Parish spoke to the UN General Assembly in April 2013 in a meeting organized by its then President Vuk Jeremic. He chaired a debate about the effectiveness of international criminal justice, and how it might be made more efficient and improved. Parish was a key supporter of and Chief International Political Advisor to Jeremic in his campaign to become elected UN Secretary General in 2016, and his firm, Gentium Law Group, was reported as a principal supporter Jeremic, who came in second behind António Guterres.
Parish has given evidence to both the European Parliament and the House Committee on Foreign Affairs of the US Congress in 2016 on issues relating to international organizations and international law. He is an advocate of free trade and open-market economics, and says that international investment is a consequence of free trade.
Parish has published a series of articles expressing sympathy for the 2017 Catalan independence movement and spent several months mandated to study the independence process in Catalonia.
Parish is a scholar of the jurisprudence of both the International Criminal Tribunal for the Former Yugoslavia and international criminal law in general.
Private practice
Parish left Akin Gump's Geneva office for Holman Fenwick Willan’s Geneva office in 2011.. In December 2014 he and a colleague at HFW set up their own practice, Gentium Law Group.. In July 2017 the partner sold his share of the company to Parish and left. In November 2018 he ceased to manage the company having handed control to a new partner. The company was dissolved due to bankruptcy in June 2019..Parish is reported as having represented a number of governments, including Turkey, Tajikistan and Gulf monarchies, as well as commodities-trading companies in their litigation interests. Gentium was one of the first in a new breed of "boutique" arbitration law firms that involves teams of senior arbitration lawyers splitting away from large established law firms and forming their own smaller practices under new brands. Gentium thrived, while the Geneva office of the law firm from which it departed fared less well. The group was the first firm to be nominated as a Global Arbitration Review Top 100 Law Firm worldwide within the first year of its operation. The Gentium Law Group, has been named by Global Arbitration Review in consecutive years as one of the top one hundred law firms worldwide in its field.

- **Entries shown**
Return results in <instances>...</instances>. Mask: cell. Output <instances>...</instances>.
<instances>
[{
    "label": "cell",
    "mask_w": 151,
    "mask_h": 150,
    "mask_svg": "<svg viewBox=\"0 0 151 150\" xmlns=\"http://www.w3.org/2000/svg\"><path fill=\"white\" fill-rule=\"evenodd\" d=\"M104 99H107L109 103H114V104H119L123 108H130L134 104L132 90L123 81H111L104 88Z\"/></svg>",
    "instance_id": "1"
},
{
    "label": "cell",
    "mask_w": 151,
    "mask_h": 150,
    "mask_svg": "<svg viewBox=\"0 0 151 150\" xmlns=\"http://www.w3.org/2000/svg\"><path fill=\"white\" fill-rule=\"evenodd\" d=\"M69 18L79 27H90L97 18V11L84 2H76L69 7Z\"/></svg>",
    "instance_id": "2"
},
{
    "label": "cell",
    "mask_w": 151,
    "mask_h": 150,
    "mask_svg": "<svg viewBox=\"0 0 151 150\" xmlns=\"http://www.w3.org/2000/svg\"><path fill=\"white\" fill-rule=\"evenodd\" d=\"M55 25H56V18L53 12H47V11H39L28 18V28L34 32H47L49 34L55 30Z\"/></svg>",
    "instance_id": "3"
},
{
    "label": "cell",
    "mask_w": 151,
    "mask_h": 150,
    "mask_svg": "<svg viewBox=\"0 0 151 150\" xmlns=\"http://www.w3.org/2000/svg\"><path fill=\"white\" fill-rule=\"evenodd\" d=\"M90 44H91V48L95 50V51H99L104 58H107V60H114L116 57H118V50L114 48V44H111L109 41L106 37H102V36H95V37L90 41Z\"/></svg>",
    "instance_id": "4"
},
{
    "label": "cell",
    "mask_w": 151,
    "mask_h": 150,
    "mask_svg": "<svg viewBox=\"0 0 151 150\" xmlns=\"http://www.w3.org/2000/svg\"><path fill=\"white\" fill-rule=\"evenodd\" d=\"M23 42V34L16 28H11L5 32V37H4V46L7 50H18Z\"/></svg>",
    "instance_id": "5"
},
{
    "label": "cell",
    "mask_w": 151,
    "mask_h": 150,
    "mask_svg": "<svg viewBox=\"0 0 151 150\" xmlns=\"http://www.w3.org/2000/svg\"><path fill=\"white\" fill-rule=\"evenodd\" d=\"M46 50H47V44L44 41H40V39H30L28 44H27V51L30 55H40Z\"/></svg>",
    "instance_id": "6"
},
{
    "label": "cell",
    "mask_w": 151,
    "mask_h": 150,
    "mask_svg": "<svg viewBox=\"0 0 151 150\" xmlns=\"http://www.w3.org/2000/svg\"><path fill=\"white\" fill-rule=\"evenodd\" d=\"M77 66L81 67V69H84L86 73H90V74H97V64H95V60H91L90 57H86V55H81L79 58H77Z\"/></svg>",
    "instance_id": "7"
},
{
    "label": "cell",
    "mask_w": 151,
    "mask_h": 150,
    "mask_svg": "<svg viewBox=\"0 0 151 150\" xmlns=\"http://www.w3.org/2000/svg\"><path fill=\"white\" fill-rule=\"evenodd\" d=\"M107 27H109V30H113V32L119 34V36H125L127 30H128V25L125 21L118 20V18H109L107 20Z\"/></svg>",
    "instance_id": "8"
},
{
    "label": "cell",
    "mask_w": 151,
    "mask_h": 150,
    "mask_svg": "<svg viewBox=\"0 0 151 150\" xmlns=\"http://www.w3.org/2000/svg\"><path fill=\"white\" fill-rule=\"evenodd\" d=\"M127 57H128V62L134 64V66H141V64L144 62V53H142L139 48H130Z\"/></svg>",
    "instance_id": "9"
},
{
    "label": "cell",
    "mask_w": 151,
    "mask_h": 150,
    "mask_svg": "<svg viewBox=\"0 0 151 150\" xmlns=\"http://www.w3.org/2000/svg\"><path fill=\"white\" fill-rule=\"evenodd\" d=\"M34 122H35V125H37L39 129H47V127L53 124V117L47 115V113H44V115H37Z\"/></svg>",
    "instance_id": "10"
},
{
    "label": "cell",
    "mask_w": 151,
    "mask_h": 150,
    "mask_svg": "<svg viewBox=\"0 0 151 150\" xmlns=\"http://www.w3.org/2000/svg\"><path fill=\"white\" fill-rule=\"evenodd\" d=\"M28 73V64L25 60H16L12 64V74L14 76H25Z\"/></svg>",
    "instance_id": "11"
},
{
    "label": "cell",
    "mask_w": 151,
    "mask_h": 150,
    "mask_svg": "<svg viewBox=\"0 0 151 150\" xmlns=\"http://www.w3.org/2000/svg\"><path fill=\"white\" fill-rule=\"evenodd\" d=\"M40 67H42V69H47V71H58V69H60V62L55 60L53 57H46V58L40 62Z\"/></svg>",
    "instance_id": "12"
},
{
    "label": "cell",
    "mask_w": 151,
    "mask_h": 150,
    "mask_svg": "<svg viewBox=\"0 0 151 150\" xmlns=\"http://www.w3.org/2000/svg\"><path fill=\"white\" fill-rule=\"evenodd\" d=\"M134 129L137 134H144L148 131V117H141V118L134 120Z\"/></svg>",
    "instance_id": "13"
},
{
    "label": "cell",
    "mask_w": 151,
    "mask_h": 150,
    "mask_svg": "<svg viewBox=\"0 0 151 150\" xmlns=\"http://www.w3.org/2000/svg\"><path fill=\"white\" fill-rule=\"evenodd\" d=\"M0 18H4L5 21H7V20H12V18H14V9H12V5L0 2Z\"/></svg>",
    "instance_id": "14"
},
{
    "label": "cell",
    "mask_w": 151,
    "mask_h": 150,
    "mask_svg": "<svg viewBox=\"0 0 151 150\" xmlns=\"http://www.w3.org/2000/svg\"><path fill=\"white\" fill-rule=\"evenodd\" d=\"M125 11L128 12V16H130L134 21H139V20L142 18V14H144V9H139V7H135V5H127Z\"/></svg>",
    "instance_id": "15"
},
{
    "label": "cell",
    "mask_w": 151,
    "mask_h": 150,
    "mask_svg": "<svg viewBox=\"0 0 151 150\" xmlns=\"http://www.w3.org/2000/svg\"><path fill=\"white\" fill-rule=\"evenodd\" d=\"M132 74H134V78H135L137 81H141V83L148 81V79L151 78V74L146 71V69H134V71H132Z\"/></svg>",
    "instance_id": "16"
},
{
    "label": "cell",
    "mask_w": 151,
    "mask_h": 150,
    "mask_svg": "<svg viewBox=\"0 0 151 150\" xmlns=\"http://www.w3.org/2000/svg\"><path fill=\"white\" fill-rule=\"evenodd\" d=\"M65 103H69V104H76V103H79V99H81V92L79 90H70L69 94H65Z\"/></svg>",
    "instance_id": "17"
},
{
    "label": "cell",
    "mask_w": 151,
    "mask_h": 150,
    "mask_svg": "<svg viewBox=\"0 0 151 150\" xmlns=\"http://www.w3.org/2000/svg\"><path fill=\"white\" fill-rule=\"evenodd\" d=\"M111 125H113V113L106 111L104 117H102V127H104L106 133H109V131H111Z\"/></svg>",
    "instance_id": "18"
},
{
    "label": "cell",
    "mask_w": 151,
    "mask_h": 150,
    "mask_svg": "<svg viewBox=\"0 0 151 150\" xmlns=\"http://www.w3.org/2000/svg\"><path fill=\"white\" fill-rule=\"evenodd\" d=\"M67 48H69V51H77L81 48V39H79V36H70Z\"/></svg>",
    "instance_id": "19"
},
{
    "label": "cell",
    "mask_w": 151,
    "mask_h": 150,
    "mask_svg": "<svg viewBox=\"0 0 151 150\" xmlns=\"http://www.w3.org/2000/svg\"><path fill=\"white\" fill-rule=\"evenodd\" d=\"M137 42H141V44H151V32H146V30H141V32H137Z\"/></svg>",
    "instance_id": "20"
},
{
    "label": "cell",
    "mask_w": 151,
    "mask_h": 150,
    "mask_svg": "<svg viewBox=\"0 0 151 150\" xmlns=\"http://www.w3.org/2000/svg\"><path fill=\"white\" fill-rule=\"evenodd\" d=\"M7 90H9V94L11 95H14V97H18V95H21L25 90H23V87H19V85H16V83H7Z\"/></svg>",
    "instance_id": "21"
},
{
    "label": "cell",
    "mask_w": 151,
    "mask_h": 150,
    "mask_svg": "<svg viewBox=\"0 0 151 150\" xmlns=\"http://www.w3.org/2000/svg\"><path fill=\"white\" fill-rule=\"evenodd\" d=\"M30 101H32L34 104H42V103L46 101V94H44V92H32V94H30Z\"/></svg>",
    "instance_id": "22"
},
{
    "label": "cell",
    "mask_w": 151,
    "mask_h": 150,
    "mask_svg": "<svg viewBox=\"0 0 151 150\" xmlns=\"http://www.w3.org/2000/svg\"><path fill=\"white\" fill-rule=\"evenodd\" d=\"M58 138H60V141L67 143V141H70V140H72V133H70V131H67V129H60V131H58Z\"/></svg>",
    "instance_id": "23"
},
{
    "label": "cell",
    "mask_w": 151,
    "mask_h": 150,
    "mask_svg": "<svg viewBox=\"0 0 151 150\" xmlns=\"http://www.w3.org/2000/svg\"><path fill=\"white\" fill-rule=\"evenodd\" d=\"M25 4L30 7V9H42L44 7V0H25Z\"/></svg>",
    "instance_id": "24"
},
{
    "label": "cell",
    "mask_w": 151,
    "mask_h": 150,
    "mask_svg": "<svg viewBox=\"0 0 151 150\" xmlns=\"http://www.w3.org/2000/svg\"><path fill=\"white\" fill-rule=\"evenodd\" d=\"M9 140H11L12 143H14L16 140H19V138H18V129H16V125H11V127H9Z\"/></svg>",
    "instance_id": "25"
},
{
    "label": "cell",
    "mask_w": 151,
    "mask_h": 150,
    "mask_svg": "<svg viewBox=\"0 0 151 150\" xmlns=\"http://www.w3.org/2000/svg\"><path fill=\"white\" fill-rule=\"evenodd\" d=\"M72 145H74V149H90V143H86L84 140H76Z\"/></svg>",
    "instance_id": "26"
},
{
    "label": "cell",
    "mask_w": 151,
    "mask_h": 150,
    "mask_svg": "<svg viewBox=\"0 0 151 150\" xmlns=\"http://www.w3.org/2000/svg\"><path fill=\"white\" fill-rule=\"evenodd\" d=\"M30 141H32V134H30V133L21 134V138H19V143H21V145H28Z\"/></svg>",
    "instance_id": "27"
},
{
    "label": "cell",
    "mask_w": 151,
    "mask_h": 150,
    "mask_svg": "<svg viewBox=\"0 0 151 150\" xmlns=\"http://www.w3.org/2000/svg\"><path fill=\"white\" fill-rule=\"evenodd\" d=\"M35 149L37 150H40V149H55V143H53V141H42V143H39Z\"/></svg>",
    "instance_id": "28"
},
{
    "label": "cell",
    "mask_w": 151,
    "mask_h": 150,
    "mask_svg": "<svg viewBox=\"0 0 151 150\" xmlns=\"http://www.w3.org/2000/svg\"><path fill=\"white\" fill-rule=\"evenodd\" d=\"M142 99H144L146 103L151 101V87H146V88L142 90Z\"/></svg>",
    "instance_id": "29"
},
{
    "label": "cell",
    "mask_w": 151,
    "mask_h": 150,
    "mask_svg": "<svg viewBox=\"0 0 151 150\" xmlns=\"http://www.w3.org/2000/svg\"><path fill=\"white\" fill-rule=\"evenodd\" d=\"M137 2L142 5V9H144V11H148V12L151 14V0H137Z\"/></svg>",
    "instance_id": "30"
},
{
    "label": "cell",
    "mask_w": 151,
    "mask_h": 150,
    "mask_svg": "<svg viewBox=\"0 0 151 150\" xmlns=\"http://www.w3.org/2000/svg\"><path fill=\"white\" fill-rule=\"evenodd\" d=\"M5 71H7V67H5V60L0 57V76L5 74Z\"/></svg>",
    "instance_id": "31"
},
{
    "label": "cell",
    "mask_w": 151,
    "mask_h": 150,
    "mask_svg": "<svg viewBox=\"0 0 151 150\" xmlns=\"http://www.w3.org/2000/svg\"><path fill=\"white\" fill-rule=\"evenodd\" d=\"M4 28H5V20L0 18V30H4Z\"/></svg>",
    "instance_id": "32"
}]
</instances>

- **Work instruction**
Summarize the passage about Parish in three sentences.

- **Response area**
Parish spoke to the UN General Assembly in April 2013 at a meeting organized by its then President, Vuk Jeremic, and later served as Chief International Political Advisor to Jeremic in his 2016 campaign to become UN Secretary General. In 2016 he gave evidence to the European Parliament and the House Committee on Foreign Affairs of the US Congress on international organizations and international law, and he has published articles sympathetic to the 2017 Catalan independence movement. After moving from Akin Gump's Geneva office to Holman Fenwick Willan's in 2011, he and a colleague set up Gentium Law Group in December 2014, a boutique arbitration firm that Global Arbitration Review named among the top one hundred law firms worldwide and that was dissolved due to bankruptcy in June 2019.